- [Work order A]:
Answer these questions about the alopecia areata PRO text, one per line, marked (i), (ii), (iii):
(i) What source does the title name for the evidence?
(ii) Which generic QoL instruments does the text name?
(iii) Which disease-specific instrument does the text name?
- [Work order B]: Go on with the alopecia areata PRO text, starting after its last sentence.

- [Selected text]:
.....

Generic vs. disease-specific patient reported outcome (PRO) instruments for assessing HRQoL burden among patients diagnosed with alopecia areata: Evidence from TARGET-DERM AA.
Generic vs. disease-specific patient reported outcome (PRO) instruments for assessing HRQoL burden among patients diagnosed with alopecia areata: Evidence from TARGET-DERM AA

Challenge
Generic QoL instruments (SF-36, DLQI) may not capture the full psychosocial burden of AA—particularly hair loss-specific distress—yet their comparative performance against disease-specific instruments (AAPPO) in a real-world AA cohort had not been evaluated, creating uncertainty about which PRO instruments to use in AA trials.

.....

- [Supplied entries]:
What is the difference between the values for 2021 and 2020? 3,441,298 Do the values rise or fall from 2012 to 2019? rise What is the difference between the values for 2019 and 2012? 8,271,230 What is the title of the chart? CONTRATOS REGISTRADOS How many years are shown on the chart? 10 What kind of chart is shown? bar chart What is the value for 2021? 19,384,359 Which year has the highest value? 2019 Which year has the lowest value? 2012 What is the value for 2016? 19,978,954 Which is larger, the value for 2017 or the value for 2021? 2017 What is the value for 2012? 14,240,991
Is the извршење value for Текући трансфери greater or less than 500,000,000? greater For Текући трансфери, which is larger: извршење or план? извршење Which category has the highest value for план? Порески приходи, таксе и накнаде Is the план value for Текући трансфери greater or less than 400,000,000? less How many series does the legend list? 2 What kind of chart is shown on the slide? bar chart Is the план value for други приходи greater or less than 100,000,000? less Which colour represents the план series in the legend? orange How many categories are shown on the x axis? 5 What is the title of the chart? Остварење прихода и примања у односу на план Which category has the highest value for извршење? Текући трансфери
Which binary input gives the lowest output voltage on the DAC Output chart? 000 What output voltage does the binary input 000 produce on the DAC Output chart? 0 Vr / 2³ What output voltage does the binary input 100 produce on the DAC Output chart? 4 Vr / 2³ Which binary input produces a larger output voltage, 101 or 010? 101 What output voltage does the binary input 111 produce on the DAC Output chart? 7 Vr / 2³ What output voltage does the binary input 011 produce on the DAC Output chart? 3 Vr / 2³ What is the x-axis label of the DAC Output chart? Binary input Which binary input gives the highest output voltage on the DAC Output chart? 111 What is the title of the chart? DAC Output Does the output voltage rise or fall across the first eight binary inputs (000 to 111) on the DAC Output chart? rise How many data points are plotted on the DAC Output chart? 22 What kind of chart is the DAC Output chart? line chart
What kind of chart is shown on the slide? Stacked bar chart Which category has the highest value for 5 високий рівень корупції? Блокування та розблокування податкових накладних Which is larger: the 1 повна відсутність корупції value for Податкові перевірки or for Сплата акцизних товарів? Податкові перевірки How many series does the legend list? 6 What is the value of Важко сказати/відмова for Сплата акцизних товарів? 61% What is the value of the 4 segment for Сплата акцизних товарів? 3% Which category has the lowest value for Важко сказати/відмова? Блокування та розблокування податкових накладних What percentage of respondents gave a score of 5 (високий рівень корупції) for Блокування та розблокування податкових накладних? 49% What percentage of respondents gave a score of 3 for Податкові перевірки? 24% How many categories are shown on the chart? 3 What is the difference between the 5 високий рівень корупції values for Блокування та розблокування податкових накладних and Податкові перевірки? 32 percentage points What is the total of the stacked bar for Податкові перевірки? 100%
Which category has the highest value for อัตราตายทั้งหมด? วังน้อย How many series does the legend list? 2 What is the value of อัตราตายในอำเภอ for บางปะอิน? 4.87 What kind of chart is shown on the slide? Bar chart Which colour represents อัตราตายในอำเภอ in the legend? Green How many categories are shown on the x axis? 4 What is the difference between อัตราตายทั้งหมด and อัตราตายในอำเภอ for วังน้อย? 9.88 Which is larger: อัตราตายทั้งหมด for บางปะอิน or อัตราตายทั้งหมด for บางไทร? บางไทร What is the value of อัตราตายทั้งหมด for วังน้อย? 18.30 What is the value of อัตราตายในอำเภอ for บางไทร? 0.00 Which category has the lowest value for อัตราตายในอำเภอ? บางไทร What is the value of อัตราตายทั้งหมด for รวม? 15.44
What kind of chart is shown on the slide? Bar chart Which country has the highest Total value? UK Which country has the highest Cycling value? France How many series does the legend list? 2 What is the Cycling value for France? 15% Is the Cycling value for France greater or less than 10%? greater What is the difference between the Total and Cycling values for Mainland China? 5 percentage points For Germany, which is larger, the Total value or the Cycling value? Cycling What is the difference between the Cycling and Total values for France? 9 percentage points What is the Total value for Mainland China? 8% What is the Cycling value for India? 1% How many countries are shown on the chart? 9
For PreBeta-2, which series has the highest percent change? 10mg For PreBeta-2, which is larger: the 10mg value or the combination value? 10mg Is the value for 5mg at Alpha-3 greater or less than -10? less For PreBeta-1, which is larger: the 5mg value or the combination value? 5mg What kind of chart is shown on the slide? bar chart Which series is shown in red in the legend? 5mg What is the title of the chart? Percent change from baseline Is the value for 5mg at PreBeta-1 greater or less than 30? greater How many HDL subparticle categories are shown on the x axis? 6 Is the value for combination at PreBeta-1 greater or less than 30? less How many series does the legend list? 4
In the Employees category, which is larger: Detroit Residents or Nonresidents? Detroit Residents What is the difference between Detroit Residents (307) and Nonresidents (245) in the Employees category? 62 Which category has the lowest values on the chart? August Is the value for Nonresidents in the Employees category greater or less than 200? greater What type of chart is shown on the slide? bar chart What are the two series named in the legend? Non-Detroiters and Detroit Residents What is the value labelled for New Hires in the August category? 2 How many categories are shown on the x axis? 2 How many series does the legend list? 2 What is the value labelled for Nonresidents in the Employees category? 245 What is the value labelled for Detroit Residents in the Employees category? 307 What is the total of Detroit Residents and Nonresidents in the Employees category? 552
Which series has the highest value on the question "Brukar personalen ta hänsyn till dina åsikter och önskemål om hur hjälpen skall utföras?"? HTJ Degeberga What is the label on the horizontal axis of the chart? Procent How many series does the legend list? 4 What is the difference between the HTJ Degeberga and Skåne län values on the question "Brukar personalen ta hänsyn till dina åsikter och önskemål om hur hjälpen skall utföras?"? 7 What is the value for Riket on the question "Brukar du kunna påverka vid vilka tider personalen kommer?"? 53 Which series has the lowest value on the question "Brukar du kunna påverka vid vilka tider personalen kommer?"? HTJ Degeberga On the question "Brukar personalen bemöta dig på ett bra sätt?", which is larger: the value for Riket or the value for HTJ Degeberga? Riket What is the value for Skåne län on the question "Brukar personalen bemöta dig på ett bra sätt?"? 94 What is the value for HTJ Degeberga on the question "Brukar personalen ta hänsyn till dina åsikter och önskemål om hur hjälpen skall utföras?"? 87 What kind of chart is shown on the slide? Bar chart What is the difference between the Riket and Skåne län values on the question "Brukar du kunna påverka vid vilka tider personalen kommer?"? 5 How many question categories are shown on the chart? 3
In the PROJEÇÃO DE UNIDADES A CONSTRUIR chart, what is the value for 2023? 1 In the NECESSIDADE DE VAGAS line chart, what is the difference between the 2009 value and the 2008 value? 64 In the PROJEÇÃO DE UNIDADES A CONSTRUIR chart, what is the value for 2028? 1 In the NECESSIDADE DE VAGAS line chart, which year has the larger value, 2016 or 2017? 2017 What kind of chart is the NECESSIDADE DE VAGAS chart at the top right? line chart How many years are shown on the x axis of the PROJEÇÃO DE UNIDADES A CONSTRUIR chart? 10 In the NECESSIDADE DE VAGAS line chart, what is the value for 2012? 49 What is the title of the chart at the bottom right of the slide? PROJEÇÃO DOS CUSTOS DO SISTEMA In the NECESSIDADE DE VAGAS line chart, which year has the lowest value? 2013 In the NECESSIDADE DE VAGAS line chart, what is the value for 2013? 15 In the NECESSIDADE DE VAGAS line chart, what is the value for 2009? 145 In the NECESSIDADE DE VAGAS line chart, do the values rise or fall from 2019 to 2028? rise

.....

- [Task output A]:
(i) TARGET-DERM AA
(ii) SF-36 and DLQI
(iii) AAPPO

- [Task output B]:
Solution
The TARGET-DERM AA registry was used to compare SF-36, DLQI, and AAPPO scores across SALT severity categories, assessing whether each instrument discriminated between mild, moderate, and severe AA using cross-sectional regression and group comparison methods.
Impact
Demonstrating that the SF-36 fails to discriminate AA severity across SALT categories while AAPPO shows meaningful differences supports the selection of disease-specific PRO instruments for AA regulatory submissions and validates AAPPO as the preferred patient-reported endpoint in AA drug development.